For each VOI of evidence type t, in capability cluster c, observed age_months ago:

a_i = w_{t,c} × decay_c(age_i) × extraction_confidence_i b_i = w_{t,c} × decay_c(age_i) × (1 - extraction_confidence_i)

Where:

  • w_{t,c} — the operational validity weight for evidence type t in cluster c. The categories and the direction of weights are described in evidence-weights.md; specific values are tunable parameters held in private config.
  • decay_c(age) = 0.5 ^ (age_months / half_life_c) — exponential half-life decay. No floor. See decay-and-half-lives.md.
  • extraction_confidence — a [0, 1] valence reflecting how success-like vs. failure-like this VOI is.

Step 3 — Cohort aggregation

VOIs that share an error mode are grouped into cohorts before their pseudo-counts are summed.
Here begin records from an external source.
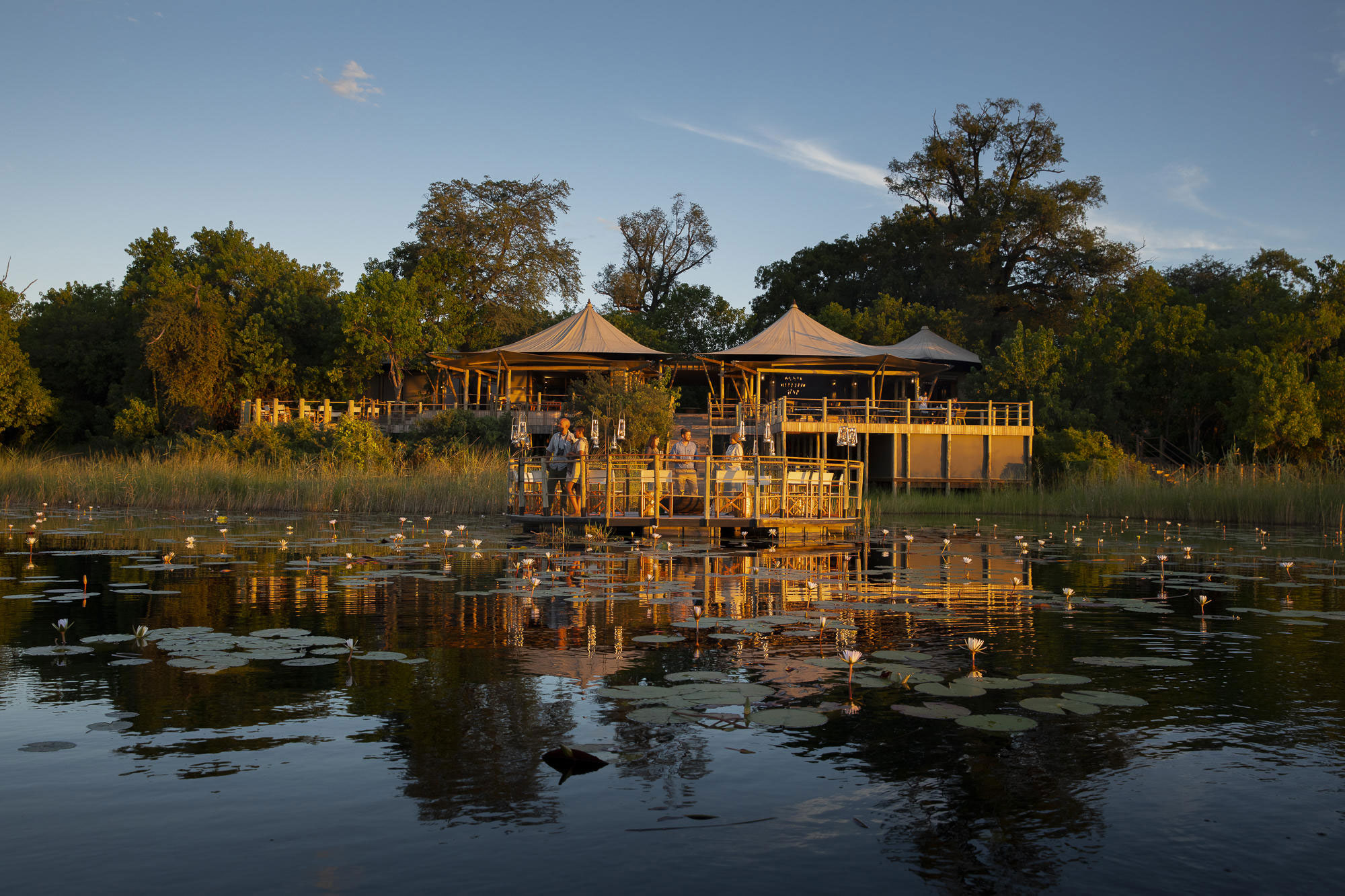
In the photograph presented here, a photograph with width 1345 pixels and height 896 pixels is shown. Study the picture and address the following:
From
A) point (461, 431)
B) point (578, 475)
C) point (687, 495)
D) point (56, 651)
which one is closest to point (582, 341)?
point (461, 431)

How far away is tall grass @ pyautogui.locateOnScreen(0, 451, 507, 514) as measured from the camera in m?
25.6

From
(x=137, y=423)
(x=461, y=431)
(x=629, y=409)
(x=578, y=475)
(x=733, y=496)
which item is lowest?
(x=733, y=496)

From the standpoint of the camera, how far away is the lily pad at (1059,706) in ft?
18.1

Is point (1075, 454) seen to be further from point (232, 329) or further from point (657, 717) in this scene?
point (232, 329)

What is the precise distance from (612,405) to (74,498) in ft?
51.8

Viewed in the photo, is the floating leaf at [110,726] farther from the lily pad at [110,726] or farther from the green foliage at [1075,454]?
the green foliage at [1075,454]

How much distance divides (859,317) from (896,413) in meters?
15.0

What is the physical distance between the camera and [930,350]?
4266 cm

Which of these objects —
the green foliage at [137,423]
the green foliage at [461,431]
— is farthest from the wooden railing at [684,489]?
the green foliage at [137,423]

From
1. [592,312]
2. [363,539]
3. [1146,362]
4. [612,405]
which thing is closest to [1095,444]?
[1146,362]

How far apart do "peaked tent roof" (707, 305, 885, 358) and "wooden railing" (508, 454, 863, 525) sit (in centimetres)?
1839

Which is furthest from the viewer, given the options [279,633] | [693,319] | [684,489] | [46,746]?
[693,319]

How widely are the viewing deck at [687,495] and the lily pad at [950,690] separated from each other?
35.9 ft

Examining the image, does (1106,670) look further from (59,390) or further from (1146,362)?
(59,390)
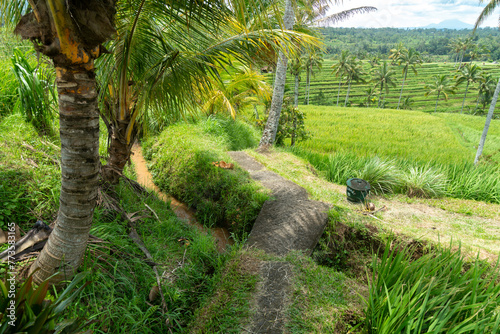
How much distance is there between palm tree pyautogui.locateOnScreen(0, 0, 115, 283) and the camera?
1703 millimetres

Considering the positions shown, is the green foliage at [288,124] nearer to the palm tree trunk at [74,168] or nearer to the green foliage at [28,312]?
the palm tree trunk at [74,168]

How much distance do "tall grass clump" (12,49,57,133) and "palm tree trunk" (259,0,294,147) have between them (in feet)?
15.7

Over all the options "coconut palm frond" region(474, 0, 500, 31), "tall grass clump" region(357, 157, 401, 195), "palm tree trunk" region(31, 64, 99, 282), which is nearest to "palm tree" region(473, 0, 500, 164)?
"coconut palm frond" region(474, 0, 500, 31)

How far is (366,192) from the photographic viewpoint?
504 cm

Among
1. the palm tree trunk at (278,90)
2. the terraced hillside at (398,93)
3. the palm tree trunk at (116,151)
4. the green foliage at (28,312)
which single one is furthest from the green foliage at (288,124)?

Within each cohort, the contribution is a max-plus-bonus aggregation: the strongest single VOI provides the floor, and additional in-cohort VOIs add a sub-linear bonus rather than independent pseudo-observations.

This rewards genuine cross-context evidence (each independent cohort contributes fully) while punishing same-context farming (many similar submissions in one short window collapse to a single cohort contributing one max-value plus a small bonus, not many independent contributions).

See cohort-independence.md for cohort grouping rules.


Step 4 — Contradiction penalty

For each VOI flagged as contradicted, an additional penalty is added to the β accumulator. The penalty is multiplicatively larger for revocations (the issuer themselves asserting the claim is invalid) than for ordinary factual or temporal contradictions. The exact multipliers are tunable parameters held in private config.

This is the correct behavior: a revoked credential is the strongest possible negative signal and must outweigh ordinary positive evidence at parity.


Step 5 — Posterior parameters

α = α₀ + Σ a_i (over cohorts) β = β₀ + Σ b_i + (contradiction penalties)


Step 6 — Reported quantities

The reported substantive grade includes a posterior median, 80% and 95% credible intervals, and an effective sample size n_effective — the total pseudo-observation mass added by evidence, above the prior. An entity with only a prior has n_effective = 0.

A calibrated flag on the response indicates whether these quantities have been validated against observed outcomes. See calibration-status.md.